Aim of the task. Copy the stretch from the line that contains "Inspecting the photograph" through the line that contains "38506 millimetres", requests included. Scale each distance in the answers by 1.45 and round it to a whole number, with halves rounded up.

Extracted material.

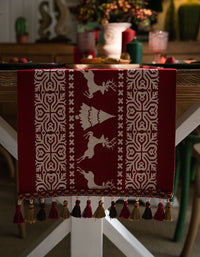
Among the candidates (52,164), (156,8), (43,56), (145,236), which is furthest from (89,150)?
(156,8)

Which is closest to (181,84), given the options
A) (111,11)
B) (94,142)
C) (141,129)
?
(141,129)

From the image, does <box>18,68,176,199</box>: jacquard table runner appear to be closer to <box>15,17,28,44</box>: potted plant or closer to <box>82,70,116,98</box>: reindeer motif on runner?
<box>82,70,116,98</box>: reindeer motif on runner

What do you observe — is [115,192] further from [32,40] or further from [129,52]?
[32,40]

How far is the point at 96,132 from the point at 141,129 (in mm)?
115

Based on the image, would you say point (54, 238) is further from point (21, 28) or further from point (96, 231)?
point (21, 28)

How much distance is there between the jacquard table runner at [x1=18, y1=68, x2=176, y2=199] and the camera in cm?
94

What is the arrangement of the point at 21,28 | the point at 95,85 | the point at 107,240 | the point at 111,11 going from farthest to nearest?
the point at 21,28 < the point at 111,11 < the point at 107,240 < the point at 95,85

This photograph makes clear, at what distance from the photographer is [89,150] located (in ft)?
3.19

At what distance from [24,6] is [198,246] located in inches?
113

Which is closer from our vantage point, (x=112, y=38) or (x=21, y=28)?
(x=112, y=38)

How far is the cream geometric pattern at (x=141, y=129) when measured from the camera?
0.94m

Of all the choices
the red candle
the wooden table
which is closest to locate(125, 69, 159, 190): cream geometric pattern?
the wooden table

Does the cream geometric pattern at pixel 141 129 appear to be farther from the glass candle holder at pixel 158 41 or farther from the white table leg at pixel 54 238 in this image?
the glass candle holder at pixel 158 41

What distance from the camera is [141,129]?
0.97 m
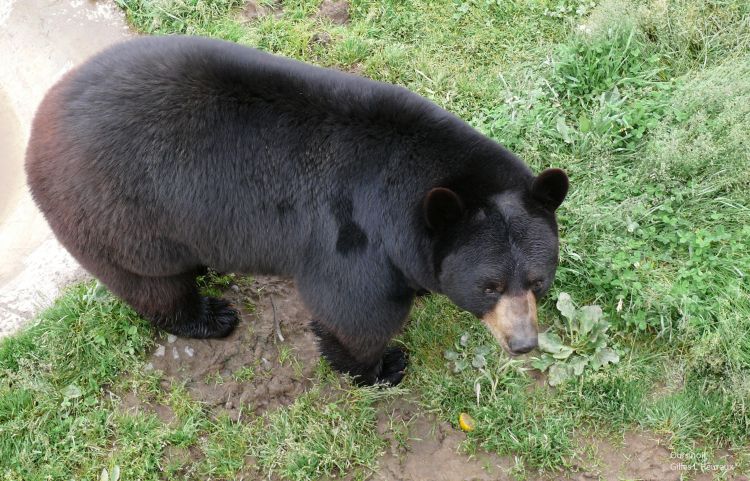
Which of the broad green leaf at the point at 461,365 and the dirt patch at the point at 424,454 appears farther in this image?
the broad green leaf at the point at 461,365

---

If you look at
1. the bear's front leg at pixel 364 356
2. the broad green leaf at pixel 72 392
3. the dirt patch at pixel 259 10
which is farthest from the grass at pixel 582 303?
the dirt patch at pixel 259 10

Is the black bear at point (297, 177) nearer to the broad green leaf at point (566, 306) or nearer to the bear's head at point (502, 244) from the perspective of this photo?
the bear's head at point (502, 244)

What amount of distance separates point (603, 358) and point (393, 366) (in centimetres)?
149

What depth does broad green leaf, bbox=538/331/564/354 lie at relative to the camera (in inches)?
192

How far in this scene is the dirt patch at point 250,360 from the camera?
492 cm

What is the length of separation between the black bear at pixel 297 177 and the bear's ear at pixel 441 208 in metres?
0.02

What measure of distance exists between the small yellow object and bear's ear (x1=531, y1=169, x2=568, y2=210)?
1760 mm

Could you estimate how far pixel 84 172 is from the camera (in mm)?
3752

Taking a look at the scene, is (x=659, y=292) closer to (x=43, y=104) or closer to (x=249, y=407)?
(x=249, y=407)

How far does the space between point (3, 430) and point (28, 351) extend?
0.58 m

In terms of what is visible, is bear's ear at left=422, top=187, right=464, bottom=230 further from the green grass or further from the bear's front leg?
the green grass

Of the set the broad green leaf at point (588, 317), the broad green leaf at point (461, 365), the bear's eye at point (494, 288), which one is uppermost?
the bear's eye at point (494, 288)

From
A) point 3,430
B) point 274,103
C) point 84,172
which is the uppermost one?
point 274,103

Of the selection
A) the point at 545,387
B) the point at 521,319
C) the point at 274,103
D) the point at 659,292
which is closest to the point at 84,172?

* * *

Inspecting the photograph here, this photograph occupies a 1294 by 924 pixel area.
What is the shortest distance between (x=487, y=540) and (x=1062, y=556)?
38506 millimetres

Task output.
Inspecting the photograph here, this photograph occupies a 1294 by 924 pixel area.
What is the shortest distance between (x=487, y=540) and (x=1062, y=556)?
55834 millimetres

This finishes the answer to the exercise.